(Rows from a spatial reasoning dataset)
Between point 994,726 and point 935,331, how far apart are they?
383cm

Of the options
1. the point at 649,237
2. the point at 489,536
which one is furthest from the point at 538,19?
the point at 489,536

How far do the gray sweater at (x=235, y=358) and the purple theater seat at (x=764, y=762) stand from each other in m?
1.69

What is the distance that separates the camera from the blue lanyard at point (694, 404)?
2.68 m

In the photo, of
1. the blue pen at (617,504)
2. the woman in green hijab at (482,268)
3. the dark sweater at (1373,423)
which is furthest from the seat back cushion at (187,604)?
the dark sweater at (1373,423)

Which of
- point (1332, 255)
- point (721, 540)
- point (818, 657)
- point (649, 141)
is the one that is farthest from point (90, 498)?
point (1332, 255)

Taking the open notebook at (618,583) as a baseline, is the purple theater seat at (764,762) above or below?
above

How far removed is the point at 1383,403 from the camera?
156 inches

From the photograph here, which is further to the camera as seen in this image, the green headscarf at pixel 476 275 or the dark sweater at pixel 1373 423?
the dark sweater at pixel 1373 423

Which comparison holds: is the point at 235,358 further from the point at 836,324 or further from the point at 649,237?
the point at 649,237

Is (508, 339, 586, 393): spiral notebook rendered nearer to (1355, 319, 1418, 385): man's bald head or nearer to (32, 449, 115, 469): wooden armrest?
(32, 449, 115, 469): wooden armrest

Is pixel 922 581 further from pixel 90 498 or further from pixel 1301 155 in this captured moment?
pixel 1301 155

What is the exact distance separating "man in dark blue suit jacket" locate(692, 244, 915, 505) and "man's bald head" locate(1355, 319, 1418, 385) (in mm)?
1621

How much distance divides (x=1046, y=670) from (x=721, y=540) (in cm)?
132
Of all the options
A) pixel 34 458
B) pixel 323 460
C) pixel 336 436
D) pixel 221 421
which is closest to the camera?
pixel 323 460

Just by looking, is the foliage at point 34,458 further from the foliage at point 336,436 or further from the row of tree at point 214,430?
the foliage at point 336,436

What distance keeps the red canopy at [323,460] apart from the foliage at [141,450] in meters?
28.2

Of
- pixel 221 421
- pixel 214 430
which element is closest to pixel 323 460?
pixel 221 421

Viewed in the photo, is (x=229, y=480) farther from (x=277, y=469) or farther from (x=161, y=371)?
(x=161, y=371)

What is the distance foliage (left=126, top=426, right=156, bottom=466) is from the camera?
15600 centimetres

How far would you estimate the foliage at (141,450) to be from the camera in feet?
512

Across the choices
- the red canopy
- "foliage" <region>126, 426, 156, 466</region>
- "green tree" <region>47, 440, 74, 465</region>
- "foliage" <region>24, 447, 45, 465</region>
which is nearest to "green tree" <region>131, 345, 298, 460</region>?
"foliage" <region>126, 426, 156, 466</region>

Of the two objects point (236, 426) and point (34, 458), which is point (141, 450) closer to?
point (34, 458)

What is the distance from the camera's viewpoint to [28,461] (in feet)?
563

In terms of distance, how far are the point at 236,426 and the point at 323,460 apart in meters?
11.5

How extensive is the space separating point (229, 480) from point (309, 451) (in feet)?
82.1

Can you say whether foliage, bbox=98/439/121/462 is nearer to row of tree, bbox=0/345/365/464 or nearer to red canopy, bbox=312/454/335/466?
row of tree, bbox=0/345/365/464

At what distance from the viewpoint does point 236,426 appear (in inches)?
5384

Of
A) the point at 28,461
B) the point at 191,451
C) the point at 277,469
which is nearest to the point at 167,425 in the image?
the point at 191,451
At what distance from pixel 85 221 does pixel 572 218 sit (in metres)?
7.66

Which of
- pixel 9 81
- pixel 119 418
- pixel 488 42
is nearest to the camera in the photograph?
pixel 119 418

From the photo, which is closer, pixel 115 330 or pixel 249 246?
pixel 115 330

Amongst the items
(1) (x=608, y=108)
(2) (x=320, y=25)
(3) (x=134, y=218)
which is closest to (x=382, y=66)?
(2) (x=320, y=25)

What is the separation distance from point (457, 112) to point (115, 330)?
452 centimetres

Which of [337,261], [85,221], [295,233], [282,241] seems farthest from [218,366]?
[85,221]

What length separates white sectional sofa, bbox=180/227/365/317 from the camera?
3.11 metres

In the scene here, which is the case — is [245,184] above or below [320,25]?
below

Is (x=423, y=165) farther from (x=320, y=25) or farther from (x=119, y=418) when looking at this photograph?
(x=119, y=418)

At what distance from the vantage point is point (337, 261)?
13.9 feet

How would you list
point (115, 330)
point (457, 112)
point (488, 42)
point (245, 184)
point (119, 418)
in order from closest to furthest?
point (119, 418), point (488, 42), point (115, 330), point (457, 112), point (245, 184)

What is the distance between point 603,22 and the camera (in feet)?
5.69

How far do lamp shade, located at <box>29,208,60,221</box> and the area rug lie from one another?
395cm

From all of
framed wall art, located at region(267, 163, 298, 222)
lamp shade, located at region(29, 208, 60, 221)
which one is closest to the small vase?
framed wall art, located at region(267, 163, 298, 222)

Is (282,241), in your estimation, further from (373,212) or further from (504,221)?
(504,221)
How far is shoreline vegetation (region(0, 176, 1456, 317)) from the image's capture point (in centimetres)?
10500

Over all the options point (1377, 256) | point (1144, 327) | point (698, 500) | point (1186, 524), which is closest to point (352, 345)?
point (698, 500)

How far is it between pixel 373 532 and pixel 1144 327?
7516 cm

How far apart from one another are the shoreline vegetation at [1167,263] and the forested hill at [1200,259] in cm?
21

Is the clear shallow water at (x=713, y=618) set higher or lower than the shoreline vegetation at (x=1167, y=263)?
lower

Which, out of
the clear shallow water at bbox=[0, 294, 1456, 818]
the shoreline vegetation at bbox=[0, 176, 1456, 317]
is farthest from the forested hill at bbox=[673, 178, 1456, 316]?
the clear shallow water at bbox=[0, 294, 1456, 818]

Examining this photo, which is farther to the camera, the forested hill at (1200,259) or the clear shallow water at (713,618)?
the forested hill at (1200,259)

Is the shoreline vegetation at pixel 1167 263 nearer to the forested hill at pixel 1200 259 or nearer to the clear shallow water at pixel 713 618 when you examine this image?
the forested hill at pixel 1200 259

INSTRUCTIONS FOR THE TASK
Retype every record above exactly as it appears.

EXPECTED ANSWER
Between point 994,726 and point 935,331, how far apart are they?
383cm

Of the options
1. the point at 649,237
2. the point at 489,536
which one is furthest from the point at 538,19?
the point at 489,536

How far do the gray sweater at (x=235, y=358) and the purple theater seat at (x=764, y=762) stand from each other in m?
1.69

What is the distance that separates the camera from the blue lanyard at point (694, 404)?
2.68 m

In the photo, of
1. the blue pen at (617,504)
2. the woman in green hijab at (482,268)
3. the dark sweater at (1373,423)
which is furthest from the seat back cushion at (187,604)?
the dark sweater at (1373,423)

Which of
- point (1332, 255)
- point (721, 540)
- point (818, 657)
- point (649, 141)
is the one that is farthest from point (90, 498)?
point (1332, 255)

Taking the open notebook at (618,583) as a baseline, is the purple theater seat at (764,762) above or below?
above

How far removed is the point at 1383,403 from the camera?
156 inches

From the photograph here, which is further to the camera as seen in this image, the green headscarf at pixel 476 275 or the dark sweater at pixel 1373 423?
the dark sweater at pixel 1373 423

Which comparison holds: is the point at 235,358 further from the point at 836,324 or further from the point at 649,237?
the point at 649,237

Is (508, 339, 586, 393): spiral notebook rendered nearer to (1355, 319, 1418, 385): man's bald head or nearer to (32, 449, 115, 469): wooden armrest?
(32, 449, 115, 469): wooden armrest

Is pixel 922 581 further from pixel 90 498 or further from pixel 1301 155 in this captured moment?
pixel 1301 155

What is the exact distance separating "man in dark blue suit jacket" locate(692, 244, 915, 505) and "man's bald head" locate(1355, 319, 1418, 385) (in mm)?
1621

How much distance divides (x=1046, y=670) from (x=721, y=540) (in cm)?
132
Of all the options
A) pixel 34 458
B) pixel 323 460
C) pixel 336 436
D) pixel 221 421
which is closest to the camera?
pixel 323 460

Just by looking, is the foliage at point 34,458 further from the foliage at point 336,436 or further from the row of tree at point 214,430?
the foliage at point 336,436

What distance keeps the red canopy at [323,460] apart from the foliage at [141,450] in meters?
28.2

Of
- pixel 221 421
- pixel 214 430
which element is closest to pixel 323 460?
pixel 221 421

Viewed in the photo, is (x=229, y=480) farther from (x=277, y=469) or farther from (x=161, y=371)?
(x=161, y=371)

What is the distance foliage (left=126, top=426, right=156, bottom=466) is from the camera?
15600 centimetres

How far would you estimate the foliage at (141,450) to be from the camera in feet?
512

Across the choices
- the red canopy
- "foliage" <region>126, 426, 156, 466</region>
- "green tree" <region>47, 440, 74, 465</region>
- "foliage" <region>24, 447, 45, 465</region>
which is nearest to "green tree" <region>131, 345, 298, 460</region>?
"foliage" <region>126, 426, 156, 466</region>

Of the two objects point (236, 426) and point (34, 458), which is point (141, 450) closer to?
point (34, 458)

What is the distance from the camera's viewpoint to [28,461] (in feet)?
563

In terms of distance, how far are the point at 236,426 and the point at 323,460 apart in meters?
11.5

How extensive is the space separating point (229, 480) from point (309, 451) (in feet)?
82.1

Can you say whether foliage, bbox=98/439/121/462 is nearer to row of tree, bbox=0/345/365/464 or nearer to red canopy, bbox=312/454/335/466?
row of tree, bbox=0/345/365/464

At what distance from the viewpoint does point 236,426 appear (in inches)?
5384

Of
A) the point at 28,461
B) the point at 191,451
C) the point at 277,469
which is nearest to the point at 167,425 in the image?
the point at 191,451
At what distance from pixel 85 221 does pixel 572 218 sit (in metres)?
7.66

Which of
- pixel 9 81
- pixel 119 418
- pixel 488 42
is nearest to the camera in the photograph?
pixel 119 418

From the photo, which is closer, pixel 115 330 or pixel 249 246?
pixel 115 330

Amongst the items
(1) (x=608, y=108)
(2) (x=320, y=25)
(3) (x=134, y=218)
which is closest to (x=382, y=66)?
(2) (x=320, y=25)

What is the separation distance from point (457, 112) to point (115, 330)?
452 centimetres

Which of [337,261], [85,221], [295,233], [282,241] seems farthest from [218,366]?
[85,221]

What length separates white sectional sofa, bbox=180/227/365/317 from the camera?
3.11 metres

In the scene here, which is the case — is [245,184] above or below [320,25]?
below

Is (x=423, y=165) farther from (x=320, y=25) or farther from (x=119, y=418) when looking at this photograph?
(x=119, y=418)

At what distance from the vantage point is point (337, 261)?
13.9 feet

How would you list
point (115, 330)
point (457, 112)
point (488, 42)
point (245, 184)
point (119, 418)
in order from closest to furthest?
point (119, 418), point (488, 42), point (115, 330), point (457, 112), point (245, 184)

What is the distance between point 603,22 and the camera (in feet)?
5.69

How far do lamp shade, located at <box>29,208,60,221</box> and the area rug lie from one another?
395cm

From all of
framed wall art, located at region(267, 163, 298, 222)
lamp shade, located at region(29, 208, 60, 221)
which one is closest to the small vase?
framed wall art, located at region(267, 163, 298, 222)

Is (282,241), in your estimation, further from (373,212) or further from (504,221)?
(504,221)
How far is shoreline vegetation (region(0, 176, 1456, 317)) from the image's capture point (in centimetres)?
10500

Over all the options point (1377, 256) | point (1144, 327) | point (698, 500) | point (1186, 524), which is closest to point (352, 345)?
point (698, 500)

How far is it between pixel 373 532 and pixel 1144 327?
7516 cm

How far apart from one another are the shoreline vegetation at [1167,263] and the forested hill at [1200,259] in cm?
21

Is the clear shallow water at (x=713, y=618) set higher or lower than the shoreline vegetation at (x=1167, y=263)?
lower

Which, out of
the clear shallow water at bbox=[0, 294, 1456, 818]
the shoreline vegetation at bbox=[0, 176, 1456, 317]
is farthest from the forested hill at bbox=[673, 178, 1456, 316]?
the clear shallow water at bbox=[0, 294, 1456, 818]

Examining this photo, which is farther to the camera, the forested hill at (1200,259) or the clear shallow water at (713,618)?
the forested hill at (1200,259)

Is the shoreline vegetation at pixel 1167 263 nearer to the forested hill at pixel 1200 259 or nearer to the clear shallow water at pixel 713 618 when you examine this image?
the forested hill at pixel 1200 259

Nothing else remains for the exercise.